Composed Image Retrieval for Remote Sensing

Official PyTorch implementation and benchmark dataset for IGARSS 2024 ORAL paper. [arXiv]

Overview

Motivation

In recent years, earth observation (EO) through remote sensing (RS) has witnessed an enormous growth in data volume, creating a challenge in managing and extracting relevant information. Remote sensing image retrieval (RSIR), which aims to search and retrieve images from RS image archives, has emerged as a key solution. However, RSIR methods encounter a major limitation: the reliance on a query of single modality. This constraint often restricts users from fully expressing their specific requirements.

Approach

To tackle this constraint, we introduce a new task, remote sensing composed image retrieval. RSCIR, integrating both image and text in the search query, is designed to retrieve images that are not only visually similar to the query image but also relevant to the details of the accompanying query text. Our RSCIR approach, called WeiCom, is expressive, flexible and training-free based on a vision-language model, utilizing a weighting parameter λ for more image- or text-oriented results, with λ → 0 or λ → 1 respectively.

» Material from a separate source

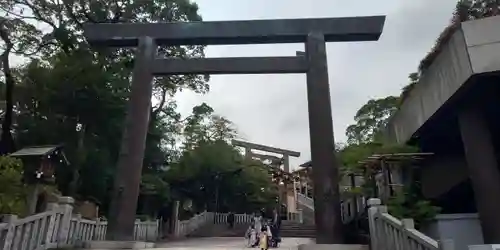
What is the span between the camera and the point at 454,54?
6559 millimetres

In this work, we recognize, present and qualitatively evaluate the capabilities and challenges of RSCIR. We demonstrate how users can now pair a query image with a query text specifying modifications related to color, context, density, existence, quantity, shape, size or texture of one or more classes.

Quantitatively, we focus on color, context, density, existence, quantity, and shape modifications, establishing a new benchmark dataset, called PatterCom and an evaluation protocol.

Contributions

In summary, we make the following contributions:

We introduce remote sensing composed image retrieval (RSCIR), accompanied with PatterCom, a new benchmark dataset.
We introduce WeiCom, a training-free method utilizing a modality control parameter for more image- or text-oriented results according to the needs of each search.
We evaluate both qualitatively and quantitatively the performance of WeiCom, setting the state-of-the-art on RSCIR.

Pre-trained models

For our experiments, you need to download CLIP and RemoteCLIP, both with a ViT-L/14 image encoder. After downloading, place them inside the models/ folder.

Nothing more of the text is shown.